Hideaki Kumazawa, a former top bureaucrat at the farm ministry, was indicted Friday for the murder of his 44-year-old son at their home in Tokyo.
According to the indictment, the 76-year-old stabbed Eiichiro Kumazawa in the neck multiple times around 3:15 p.m. on June 1 and then called the police to say he had fatally stabbed his son, who later died in hospital due to massive blood loss.
Hideaki Kumazawa later explained that his action was prompted by fear his son might harm children, seeing similarities with the case of Ryuichi Iwasaki, who stabbed a group of school children with a knife earlier that week, according to investigative sources.
He heard his son say he would "kill" students when he became incensed by the noise from an athletic meet at an elementary school near their home, according to the sources.
The man said his son was socially withdrawn and had exhibited violent behavior toward him and his wife.

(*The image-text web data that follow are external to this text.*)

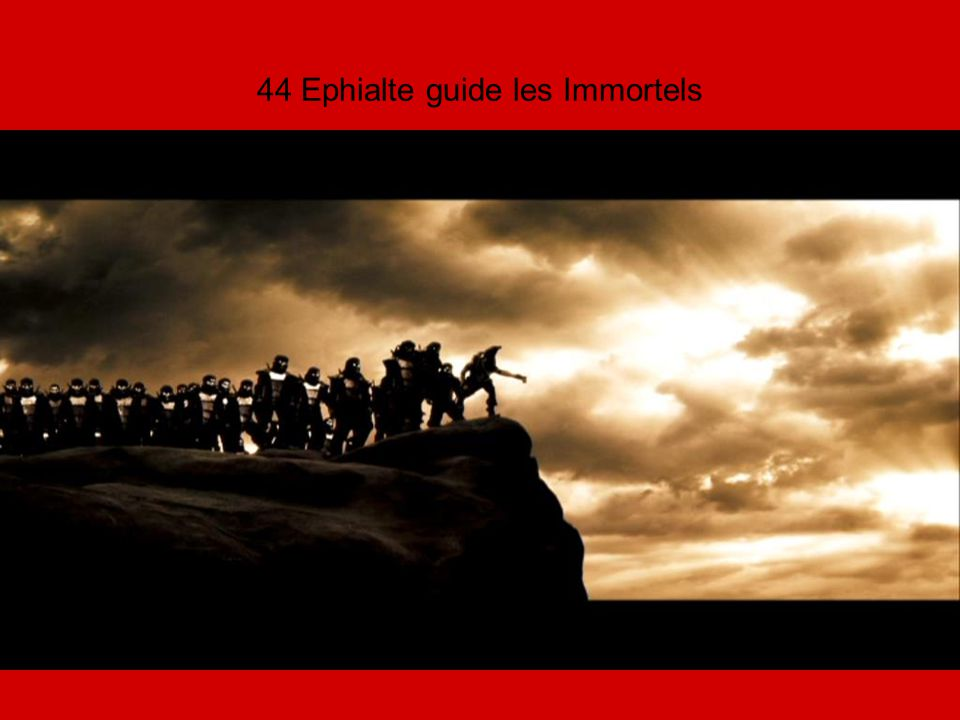 44 Ephialte guide les Immortels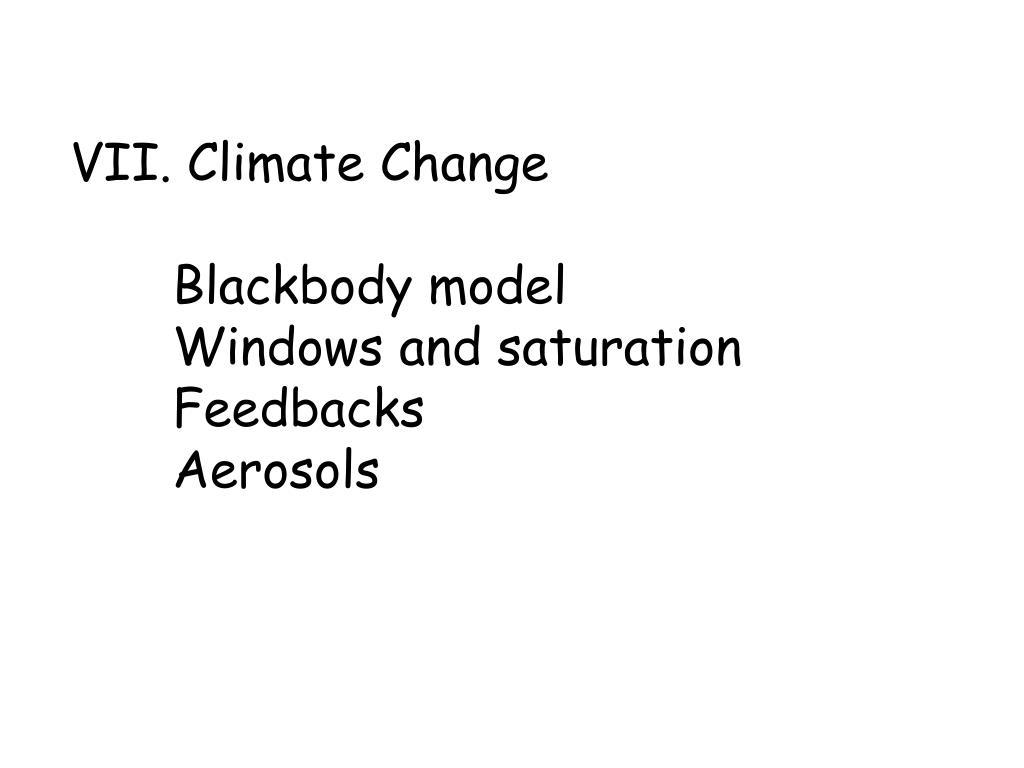 vii climate change blackbody model windows and saturation feedbacks aerosols l.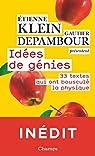 Idées de génies : 33 textes qui ont bousculé la physique par Klein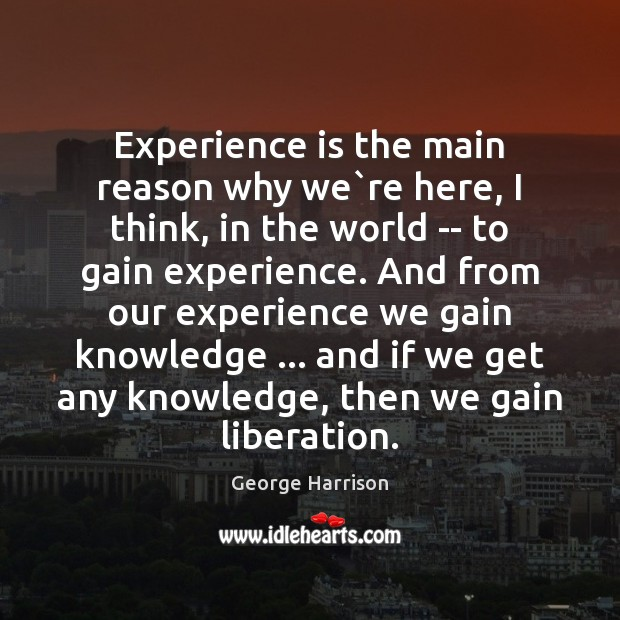 Experience is the main reason why we`re here, I think, in George Harrison Picture Quote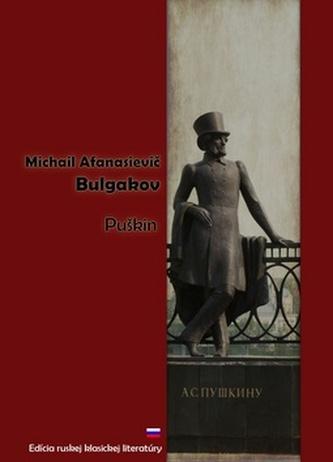 Puškin - Michail Afanasjevič Bulgakov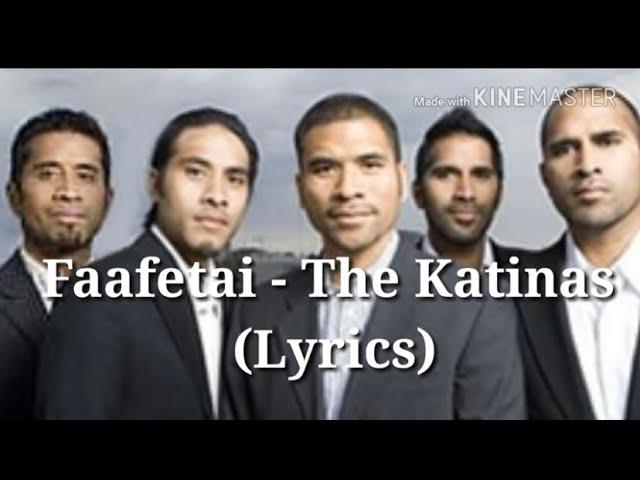 Faafetai - The Katinas (Lyrics) - YouTube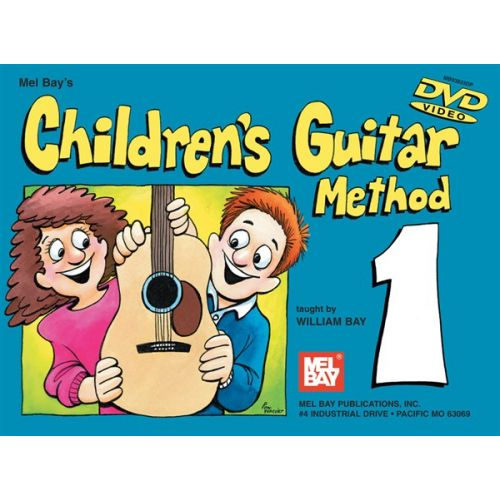 MEL BAY BAY WILLIAM - MEL BAY'S CHILDREN'S GUITAR METHOD - VOLUME 1 [WITH DVD] - GUITAR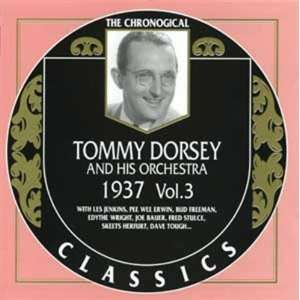 Tommy Dorsey 1937 Vol 3 Tommy Dorsey & His Orchestra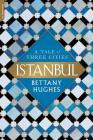 Istanbul: A Tale of Three Cities Cover Image
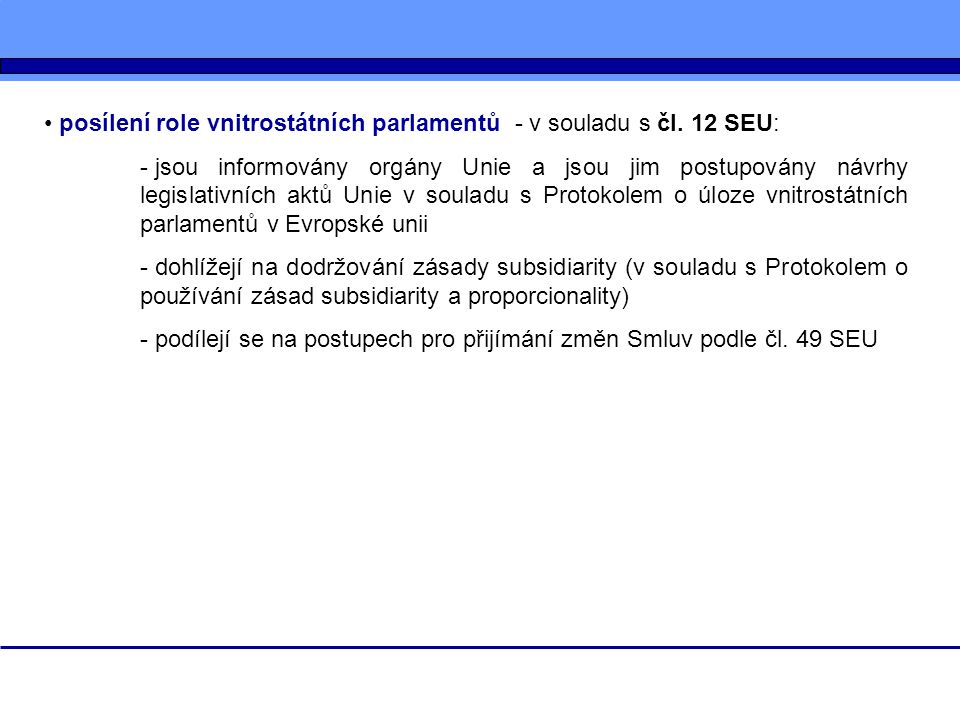 posílení role vnitrostátních parlamentů - v souladu s čl. 12 SEU: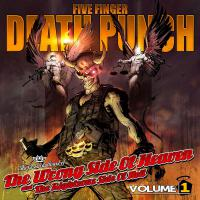 Five Finger Death Punch - The Wrong Side Of Heaven And The Righteous Side Of Hell-Volume 1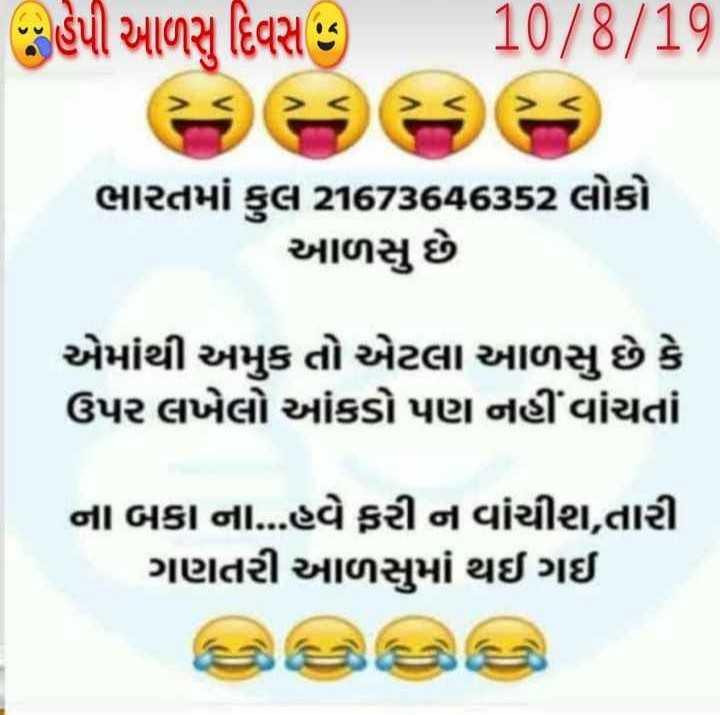 😴 આળસુ દિવસ - હેપી આળસુ દિવસ 5 10 / 8 / 19 ભારતમાં કુલ 21673646352 લોકો આળસુ છે . એમાંથી અમુક તો એટલા આળસુ છે કે ઉપર લખેલો આંકડો પણ નહીં વાંચતાં ના બકા ના . . . હવે ફરી ન વાંચીશ , તારી ગણતરી આળસુમાં થઈ ગઈ - ShareChat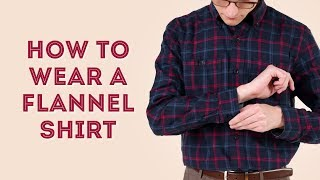 How to Wear a Flannel Shirt - Style Tips for Flannels (Beyond Plaid)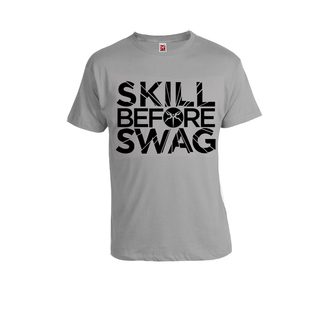 Skill before Swag (Grey)
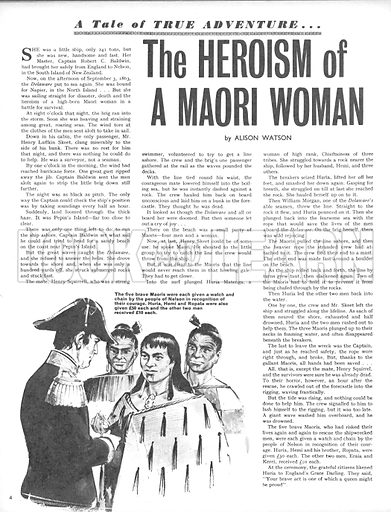 True Adventure: The Heroism of a Maori Woman. How Huria Matenga and four Mauri's saved the crew of the shipwrecked Delaware when it ran aground on Peppin's Island in 1863.
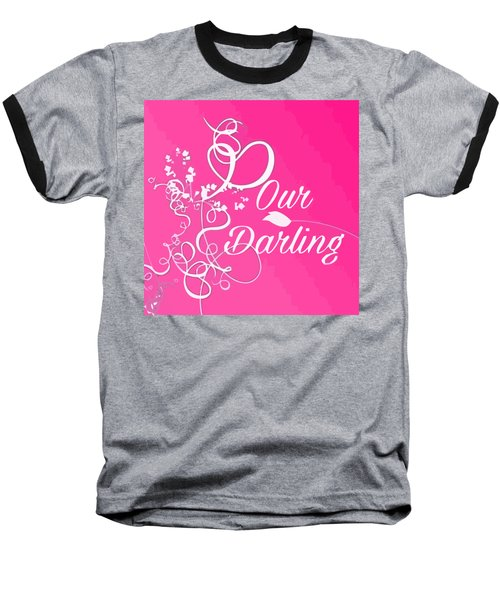 Our Darling On Pink Background Baseball T-Shirt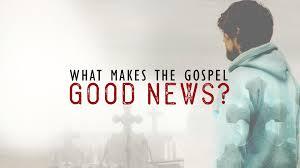 what makes the gospel good news u2013 easter 2017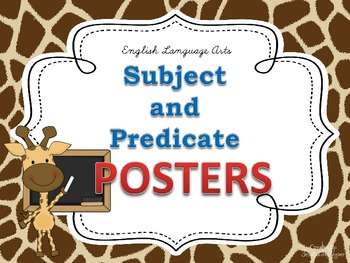Subject & Predicate POSTERS for the Classroom: Giraffe Theme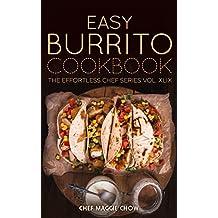 Easy Burrito Cookbook (Burritos Cookbook, Burritos Recipes, Burrito Cookbook, Burrito Recipes, Burritos 1)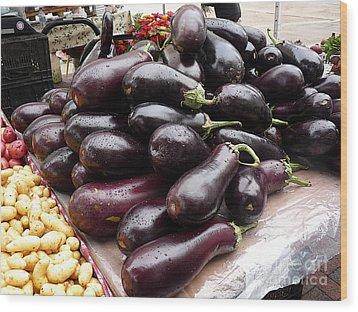 Eggplants And Fingerling Potatoes Wood Print by David Bearden
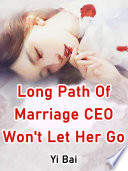 Long Path Of Marriage  CEO Won t Let Her Go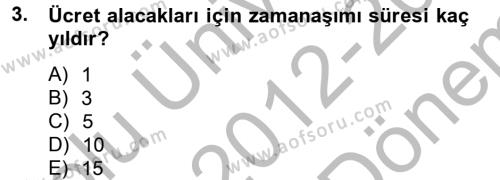 Muhasebe ve Vergi Uygulamaları Bölümü 2. Yarıyıl İş Ve Sosyal Güvenlik Hukuku Dersi 2013 Yılı Bahar Dönemi Dönem Sonu Sınavı 3. Soru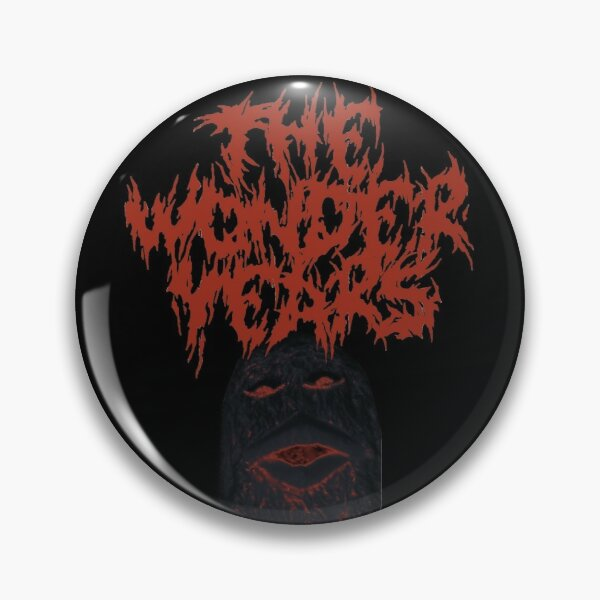 The Wonder Years Deathcore  Pin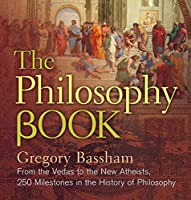 The Philosophy Book: From the Vedas to the New Atheists, 250 Milestones in the History of Philosophy (Sterling Milestones)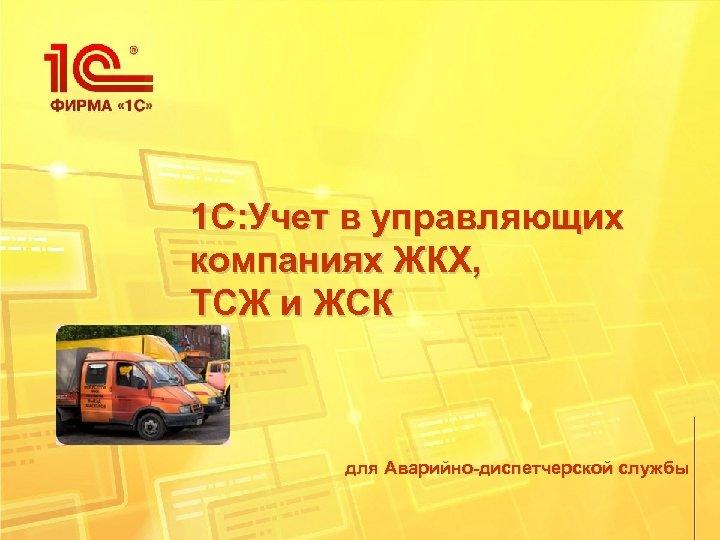 1 С: Учет в управляющих компаниях ЖКХ, ТСЖ и ЖСК для Аварийно-диспетчерской службы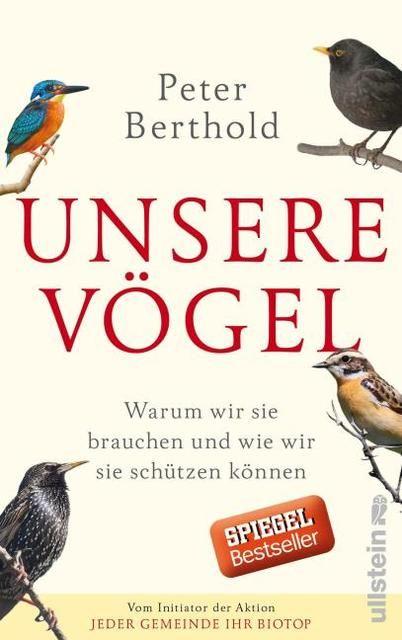 Berthold, Peter: Unsere Vögel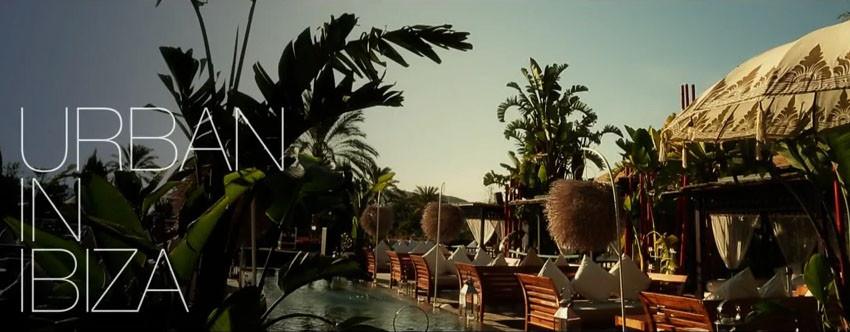 Urban in Ibiza #7 Check the video!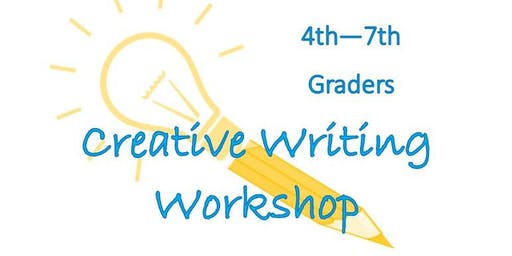 Creative Writing Workshop: 4th-7th Graders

Iwasaki, who stabbed Caritas Elementary School students and a parent in Kawasaki near Tokyo on May 28, hardly left his home in which he lived with his aunt and uncle, according to officials of the city's mental health and welfare center.
A graduate of the University of Tokyo, Hideaki Kumazawa joined the predecessor of the farm ministry in 1967 and became its vice minister in 2001.
He stepped down the following year amid criticism over the ministry's handling of mad cow disease.
He served as Japan's ambassador to the Czech Republic from 2005 to 2008.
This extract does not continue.